Aku menyambut tangannya, dia menggenggam tanganku dengan erat, senyumnya ceria, matanya berbinar menatapku. Ah mata dan alis itu, familiar.. iya, mata dan alis Elang mirip dengan miliknya.
"Sinar" jawabku datar saat tanganku menempel di tangannya.
"Wah, ini sodaranya Elang cowok lo, Nar" Ricardo ikut tersenyum dan melambaikan tangan ke Dini.

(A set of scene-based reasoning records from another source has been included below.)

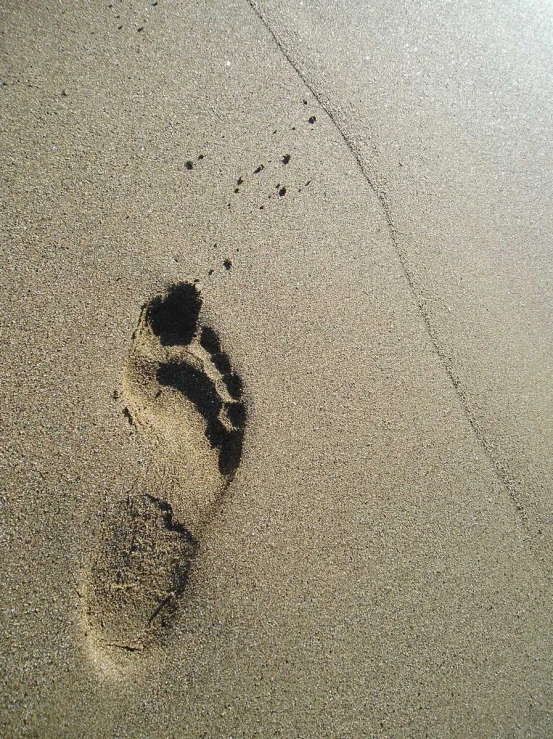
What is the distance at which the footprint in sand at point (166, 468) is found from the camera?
4.35 feet

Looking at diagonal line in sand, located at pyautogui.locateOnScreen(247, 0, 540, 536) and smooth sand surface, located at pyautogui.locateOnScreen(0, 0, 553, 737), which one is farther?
diagonal line in sand, located at pyautogui.locateOnScreen(247, 0, 540, 536)

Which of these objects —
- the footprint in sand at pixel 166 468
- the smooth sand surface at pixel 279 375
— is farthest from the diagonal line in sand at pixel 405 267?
the footprint in sand at pixel 166 468

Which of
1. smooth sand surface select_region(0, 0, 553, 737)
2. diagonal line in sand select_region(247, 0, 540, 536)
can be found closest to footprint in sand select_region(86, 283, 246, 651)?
smooth sand surface select_region(0, 0, 553, 737)

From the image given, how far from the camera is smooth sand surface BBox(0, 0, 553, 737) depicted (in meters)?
1.33

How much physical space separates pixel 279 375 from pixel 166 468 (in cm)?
44

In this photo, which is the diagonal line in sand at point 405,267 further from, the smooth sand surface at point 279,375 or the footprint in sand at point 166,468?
the footprint in sand at point 166,468

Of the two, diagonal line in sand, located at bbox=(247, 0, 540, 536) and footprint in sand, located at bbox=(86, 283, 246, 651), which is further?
diagonal line in sand, located at bbox=(247, 0, 540, 536)

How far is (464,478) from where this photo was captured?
62.4 inches

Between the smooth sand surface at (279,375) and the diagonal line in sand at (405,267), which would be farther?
the diagonal line in sand at (405,267)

Dini menghampiri Ricardo dan Alyssa, memperkenalkan dirinya. Wanita ini yang aku sakiti? Wanita seceria ini? Dini memberi saran kesehatan untuk Ricardo kepada Alyssa, mereka bertiga berbincang tanpa menyadari aku membisu di sudut yang sama sejak satu jam yang lalu, memikirkan ini itu, apa saja yang telah aku lakukan dengan Radit, dan... dia adalah sepupu Elang.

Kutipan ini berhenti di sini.